Output all the entries below. Each must match exactly.

======== RECORDS FOR THE TASK

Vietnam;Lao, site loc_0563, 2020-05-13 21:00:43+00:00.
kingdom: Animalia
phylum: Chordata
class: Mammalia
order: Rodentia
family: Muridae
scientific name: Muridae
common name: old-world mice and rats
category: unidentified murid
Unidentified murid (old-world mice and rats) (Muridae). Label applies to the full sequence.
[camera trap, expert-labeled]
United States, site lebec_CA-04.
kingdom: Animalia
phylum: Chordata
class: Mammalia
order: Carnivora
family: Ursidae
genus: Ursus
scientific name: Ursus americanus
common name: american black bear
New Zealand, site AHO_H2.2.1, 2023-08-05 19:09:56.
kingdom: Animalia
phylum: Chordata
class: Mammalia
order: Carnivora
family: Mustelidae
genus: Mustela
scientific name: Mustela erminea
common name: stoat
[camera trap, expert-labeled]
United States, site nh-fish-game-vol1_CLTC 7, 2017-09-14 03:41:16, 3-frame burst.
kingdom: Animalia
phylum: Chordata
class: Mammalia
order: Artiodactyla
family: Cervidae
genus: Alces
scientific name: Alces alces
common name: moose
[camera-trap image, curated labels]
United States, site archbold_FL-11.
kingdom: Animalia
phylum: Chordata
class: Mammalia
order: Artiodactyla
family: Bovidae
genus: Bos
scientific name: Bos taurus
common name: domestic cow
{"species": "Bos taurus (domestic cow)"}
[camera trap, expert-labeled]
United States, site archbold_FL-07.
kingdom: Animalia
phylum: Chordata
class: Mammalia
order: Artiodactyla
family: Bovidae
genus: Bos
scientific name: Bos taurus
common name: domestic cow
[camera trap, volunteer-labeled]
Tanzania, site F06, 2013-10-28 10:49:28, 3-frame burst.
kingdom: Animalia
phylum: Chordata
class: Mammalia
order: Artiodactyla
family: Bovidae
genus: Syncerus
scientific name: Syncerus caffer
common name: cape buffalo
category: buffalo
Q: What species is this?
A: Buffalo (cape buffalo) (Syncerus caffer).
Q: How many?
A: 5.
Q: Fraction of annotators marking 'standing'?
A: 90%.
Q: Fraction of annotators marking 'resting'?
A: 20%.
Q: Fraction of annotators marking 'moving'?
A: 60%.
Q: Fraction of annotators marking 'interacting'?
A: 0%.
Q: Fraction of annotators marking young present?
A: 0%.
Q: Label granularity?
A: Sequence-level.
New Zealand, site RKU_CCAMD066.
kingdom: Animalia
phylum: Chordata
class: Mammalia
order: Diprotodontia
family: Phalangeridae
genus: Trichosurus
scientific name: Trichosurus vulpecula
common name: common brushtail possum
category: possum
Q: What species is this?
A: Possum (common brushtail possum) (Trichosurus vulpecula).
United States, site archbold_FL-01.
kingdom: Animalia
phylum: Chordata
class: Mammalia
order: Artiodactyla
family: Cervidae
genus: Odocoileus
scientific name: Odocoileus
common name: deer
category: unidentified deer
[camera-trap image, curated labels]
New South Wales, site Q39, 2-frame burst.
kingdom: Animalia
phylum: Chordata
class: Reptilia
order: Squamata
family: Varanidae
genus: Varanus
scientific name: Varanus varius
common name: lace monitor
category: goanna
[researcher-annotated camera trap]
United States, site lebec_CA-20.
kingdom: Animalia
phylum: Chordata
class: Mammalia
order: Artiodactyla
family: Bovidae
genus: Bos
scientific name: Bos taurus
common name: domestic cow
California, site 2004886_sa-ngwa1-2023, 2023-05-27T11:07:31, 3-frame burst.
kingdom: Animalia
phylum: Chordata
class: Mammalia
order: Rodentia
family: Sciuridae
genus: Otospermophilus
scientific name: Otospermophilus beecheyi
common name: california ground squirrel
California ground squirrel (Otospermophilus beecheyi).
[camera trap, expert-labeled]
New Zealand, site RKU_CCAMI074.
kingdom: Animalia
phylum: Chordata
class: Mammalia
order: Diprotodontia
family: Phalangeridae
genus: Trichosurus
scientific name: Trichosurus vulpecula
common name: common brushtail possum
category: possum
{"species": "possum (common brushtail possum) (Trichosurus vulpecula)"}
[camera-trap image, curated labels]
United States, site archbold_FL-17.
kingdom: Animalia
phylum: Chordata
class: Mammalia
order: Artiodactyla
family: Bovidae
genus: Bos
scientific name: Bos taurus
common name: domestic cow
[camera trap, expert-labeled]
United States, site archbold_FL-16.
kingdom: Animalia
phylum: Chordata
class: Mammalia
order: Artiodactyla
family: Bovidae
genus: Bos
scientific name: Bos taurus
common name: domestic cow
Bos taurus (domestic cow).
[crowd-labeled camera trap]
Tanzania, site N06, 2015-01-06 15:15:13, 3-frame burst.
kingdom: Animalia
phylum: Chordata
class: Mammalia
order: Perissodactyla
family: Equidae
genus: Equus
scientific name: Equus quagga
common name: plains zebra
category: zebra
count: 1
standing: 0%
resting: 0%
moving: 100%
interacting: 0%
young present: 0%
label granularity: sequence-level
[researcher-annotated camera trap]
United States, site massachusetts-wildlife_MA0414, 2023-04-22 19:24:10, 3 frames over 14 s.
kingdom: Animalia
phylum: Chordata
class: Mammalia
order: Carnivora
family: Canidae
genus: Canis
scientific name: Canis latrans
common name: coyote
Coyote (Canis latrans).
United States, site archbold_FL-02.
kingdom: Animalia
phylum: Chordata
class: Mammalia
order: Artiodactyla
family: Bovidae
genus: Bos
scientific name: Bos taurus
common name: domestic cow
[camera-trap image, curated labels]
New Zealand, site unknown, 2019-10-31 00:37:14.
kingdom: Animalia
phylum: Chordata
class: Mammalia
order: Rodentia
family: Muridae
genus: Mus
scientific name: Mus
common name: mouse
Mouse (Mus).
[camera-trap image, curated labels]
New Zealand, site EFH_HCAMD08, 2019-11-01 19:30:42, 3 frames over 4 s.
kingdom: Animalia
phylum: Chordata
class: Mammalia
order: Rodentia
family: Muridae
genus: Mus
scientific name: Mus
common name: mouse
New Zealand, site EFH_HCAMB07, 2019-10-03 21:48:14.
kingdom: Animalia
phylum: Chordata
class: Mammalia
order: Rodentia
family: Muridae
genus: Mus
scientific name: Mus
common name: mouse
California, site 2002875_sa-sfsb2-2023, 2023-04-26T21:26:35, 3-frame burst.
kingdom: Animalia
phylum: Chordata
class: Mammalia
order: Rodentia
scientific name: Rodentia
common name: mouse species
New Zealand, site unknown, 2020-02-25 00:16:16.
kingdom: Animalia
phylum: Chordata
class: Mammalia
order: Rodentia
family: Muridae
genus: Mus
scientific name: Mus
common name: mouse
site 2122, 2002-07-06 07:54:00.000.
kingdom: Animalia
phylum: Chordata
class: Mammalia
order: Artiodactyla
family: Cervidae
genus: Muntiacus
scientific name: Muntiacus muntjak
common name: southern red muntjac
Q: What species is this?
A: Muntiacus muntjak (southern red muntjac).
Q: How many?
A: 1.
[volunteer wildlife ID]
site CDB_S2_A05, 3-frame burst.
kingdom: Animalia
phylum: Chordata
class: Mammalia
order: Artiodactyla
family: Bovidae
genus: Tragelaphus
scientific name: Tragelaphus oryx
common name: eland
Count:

================

• _ANSWER TO THIS EXERCISE_
Vietnam;Lao, site loc_0563, 2020-05-13 21:00:43+00:00.
kingdom: Animalia
phylum: Chordata
class: Mammalia
order: Rodentia
family: Muridae
scientific name: Muridae
common name: old-world mice and rats
category: unidentified murid
Unidentified murid (old-world mice and rats) (Muridae). Label applies to the full sequence.
[camera trap, expert-labeled]
United States, site lebec_CA-04.
kingdom: Animalia
phylum: Chordata
class: Mammalia
order: Carnivora
family: Ursidae
genus: Ursus
scientific name: Ursus americanus
common name: american black bear
New Zealand, site AHO_H2.2.1, 2023-08-05 19:09:56.
kingdom: Animalia
phylum: Chordata
class: Mammalia
order: Carnivora
family: Mustelidae
genus: Mustela
scientific name: Mustela erminea
common name: stoat
[camera trap, expert-labeled]
United States, site nh-fish-game-vol1_CLTC 7, 2017-09-14 03:41:16, 3-frame burst.
kingdom: Animalia
phylum: Chordata
class: Mammalia
order: Artiodactyla
family: Cervidae
genus: Alces
scientific name: Alces alces
common name: moose
[camera-trap image, curated labels]
United States, site archbold_FL-11.
kingdom: Animalia
phylum: Chordata
class: Mammalia
order: Artiodactyla
family: Bovidae
genus: Bos
scientific name: Bos taurus
common name: domestic cow
{"species": "Bos taurus (domestic cow)"}
[camera trap, expert-labeled]
United States, site archbold_FL-07.
kingdom: Animalia
phylum: Chordata
class: Mammalia
order: Artiodactyla
family: Bovidae
genus: Bos
scientific name: Bos taurus
common name: domestic cow
[camera trap, volunteer-labeled]
Tanzania, site F06, 2013-10-28 10:49:28, 3-frame burst.
kingdom: Animalia
phylum: Chordata
class: Mammalia
order: Artiodactyla
family: Bovidae
genus: Syncerus
scientific name: Syncerus caffer
common name: cape buffalo
category: buffalo
Q: What species is this?
A: Buffalo (cape buffalo) (Syncerus caffer).
Q: How many?
A: 5.
Q: Fraction of annotators marking 'standing'?
A: 90%.
Q: Fraction of annotators marking 'resting'?
A: 20%.
Q: Fraction of annotators marking 'moving'?
A: 60%.
Q: Fraction of annotators marking 'interacting'?
A: 0%.
Q: Fraction of annotators marking young present?
A: 0%.
Q: Label granularity?
A: Sequence-level.
New Zealand, site RKU_CCAMD066.
kingdom: Animalia
phylum: Chordata
class: Mammalia
order: Diprotodontia
family: Phalangeridae
genus: Trichosurus
scientific name: Trichosurus vulpecula
common name: common brushtail possum
category: possum
Q: What species is this?
A: Possum (common brushtail possum) (Trichosurus vulpecula).
United States, site archbold_FL-01.
kingdom: Animalia
phylum: Chordata
class: Mammalia
order: Artiodactyla
family: Cervidae
genus: Odocoileus
scientific name: Odocoileus
common name: deer
category: unidentified deer
[camera-trap image, curated labels]
New South Wales, site Q39, 2-frame burst.
kingdom: Animalia
phylum: Chordata
class: Reptilia
order: Squamata
family: Varanidae
genus: Varanus
scientific name: Varanus varius
common name: lace monitor
category: goanna
[researcher-annotated camera trap]
United States, site lebec_CA-20.
kingdom: Animalia
phylum: Chordata
class: Mammalia
order: Artiodactyla
family: Bovidae
genus: Bos
scientific name: Bos taurus
common name: domestic cow
California, site 2004886_sa-ngwa1-2023, 2023-05-27T11:07:31, 3-frame burst.
kingdom: Animalia
phylum: Chordata
class: Mammalia
order: Rodentia
family: Sciuridae
genus: Otospermophilus
scientific name: Otospermophilus beecheyi
common name: california ground squirrel
California ground squirrel (Otospermophilus beecheyi).
[camera trap, expert-labeled]
New Zealand, site RKU_CCAMI074.
kingdom: Animalia
phylum: Chordata
class: Mammalia
order: Diprotodontia
family: Phalangeridae
genus: Trichosurus
scientific name: Trichosurus vulpecula
common name: common brushtail possum
category: possum
{"species": "possum (common brushtail possum) (Trichosurus vulpecula)"}
[camera-trap image, curated labels]
United States, site archbold_FL-17.
kingdom: Animalia
phylum: Chordata
class: Mammalia
order: Artiodactyla
family: Bovidae
genus: Bos
scientific name: Bos taurus
common name: domestic cow
[camera trap, expert-labeled]
United States, site archbold_FL-16.
kingdom: Animalia
phylum: Chordata
class: Mammalia
order: Artiodactyla
family: Bovidae
genus: Bos
scientific name: Bos taurus
common name: domestic cow
Bos taurus (domestic cow).
[crowd-labeled camera trap]
Tanzania, site N06, 2015-01-06 15:15:13, 3-frame burst.
kingdom: Animalia
phylum: Chordata
class: Mammalia
order: Perissodactyla
family: Equidae
genus: Equus
scientific name: Equus quagga
common name: plains zebra
category: zebra
count: 1
standing: 0%
resting: 0%
moving: 100%
interacting: 0%
young present: 0%
label granularity: sequence-level
[researcher-annotated camera trap]
United States, site massachusetts-wildlife_MA0414, 2023-04-22 19:24:10, 3 frames over 14 s.
kingdom: Animalia
phylum: Chordata
class: Mammalia
order: Carnivora
family: Canidae
genus: Canis
scientific name: Canis latrans
common name: coyote
Coyote (Canis latrans).
United States, site archbold_FL-02.
kingdom: Animalia
phylum: Chordata
class: Mammalia
order: Artiodactyla
family: Bovidae
genus: Bos
scientific name: Bos taurus
common name: domestic cow
[camera-trap image, curated labels]
New Zealand, site unknown, 2019-10-31 00:37:14.
kingdom: Animalia
phylum: Chordata
class: Mammalia
order: Rodentia
family: Muridae
genus: Mus
scientific name: Mus
common name: mouse
Mouse (Mus).
[camera-trap image, curated labels]
New Zealand, site EFH_HCAMD08, 2019-11-01 19:30:42, 3 frames over 4 s.
kingdom: Animalia
phylum: Chordata
class: Mammalia
order: Rodentia
family: Muridae
genus: Mus
scientific name: Mus
common name: mouse
New Zealand, site EFH_HCAMB07, 2019-10-03 21:48:14.
kingdom: Animalia
phylum: Chordata
class: Mammalia
order: Rodentia
family: Muridae
genus: Mus
scientific name: Mus
common name: mouse
California, site 2002875_sa-sfsb2-2023, 2023-04-26T21:26:35, 3-frame burst.
kingdom: Animalia
phylum: Chordata
class: Mammalia
order: Rodentia
scientific name: Rodentia
common name: mouse species
New Zealand, site unknown, 2020-02-25 00:16:16.
kingdom: Animalia
phylum: Chordata
class: Mammalia
order: Rodentia
family: Muridae
genus: Mus
scientific name: Mus
common name: mouse
site 2122, 2002-07-06 07:54:00.000.
kingdom: Animalia
phylum: Chordata
class: Mammalia
order: Artiodactyla
family: Cervidae
genus: Muntiacus
scientific name: Muntiacus muntjak
common name: southern red muntjac
Q: What species is this?
A: Muntiacus muntjak (southern red muntjac).
Q: How many?
A: 1.
[volunteer wildlife ID]
site CDB_S2_A05, 3-frame burst.
kingdom: Animalia
phylum: Chordata
class: Mammalia
order: Artiodactyla
family: Bovidae
genus: Tragelaphus
scientific name: Tragelaphus oryx
common name: eland
Count:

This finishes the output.